:: TESTO ::
---------------
Sentenza del 14 luglio 2020 – Presidente: Dott. Raffaele del Porto – Giudice relatore: Dott.ssa Alessia Busato

Si trovano in situazione di concorrenza tutte le imprese i cui prodotti e servizi concernano la stessa categoria di consumatori e che operino quindi in una qualsiasi delle fasi della produzione o del commercio destinate a sfociare nella collocazione sul mercato di tali beni.

Principio espresso nell’ambito di un procedimento avente ad oggetto la domanda di condanna al risarcimento dei danni ex artt. 20 c.p.i. e 2569 e 2598, n. 3, c.c.

(Massima a cura di Giovanni Maria Fumarola)




Sentenza del 20 maggio 2020 – Giudice designato: Dott. Stefano Franchioni

La conoscenza dello stato d’insolvenza dell’imprenditore da parte del terzo, che deve essere effettiva e non meramente potenziale, può essere provata dal curatore, sul quale incombe il relativo onere, tramite presunzioni gravi, precise e concordanti, ex artt. 2727 e 2729 c.c.

Principi espressi nell’ambito di un procedimento in cui il fallimento di una s.r.l. conveniva in giudizio il creditore per ottenere la revoca, ai sensi dell’art. 67, comma 2, l.f., del pagamento effettuato dalla società in bonis a favore dello stesso nel semestre anteriore alla dichiarazione di fallimento.

(Massima a cura di Giulia Ballerini)




Sentenza dell’8 maggio 2020 – Presidente: Dott. Raffaele Del Porto – Giudice relatore: Dott. Lorenzo Lentini

Un contratto che preveda quale suo oggetto la realizzazione di un video promozionale ricomprende tutte le attività, a carattere tecnico, necessarie per l’esecuzione del video, ivi inclusa l’attività di regia.
---------------
:: CONSEGNA ::
Riscrivi il brano delle massime partendo da "(Massima a cura di Giovanni" e terminando con "di Giulia Ballerini)", sostituendo "curatore" con "liquidatore".

:: ESTRATTO DATI ::
---------------
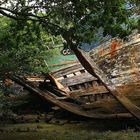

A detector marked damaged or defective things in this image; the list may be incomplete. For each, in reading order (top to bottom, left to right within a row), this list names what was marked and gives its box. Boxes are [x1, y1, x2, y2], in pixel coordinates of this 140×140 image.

broken hull timber [75, 34, 140, 118]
---------------
:: RISULTATO ::
(Massima a cura di Giovanni Maria Fumarola)




Sentenza del 20 maggio 2020 – Giudice designato: Dott. Stefano Franchioni

La conoscenza dello stato d’insolvenza dell’imprenditore da parte del terzo, che deve essere effettiva e non meramente potenziale, può essere provata dal liquidatore, sul quale incombe il relativo onere, tramite presunzioni gravi, precise e concordanti, ex artt. 2727 e 2729 c.c.

Principi espressi nell’ambito di un procedimento in cui il fallimento di una s.r.l. conveniva in giudizio il creditore per ottenere la revoca, ai sensi dell’art. 67, comma 2, l.f., del pagamento effettuato dalla società in bonis a favore dello stesso nel semestre anteriore alla dichiarazione di fallimento.

(Massima a cura di Giulia Ballerini)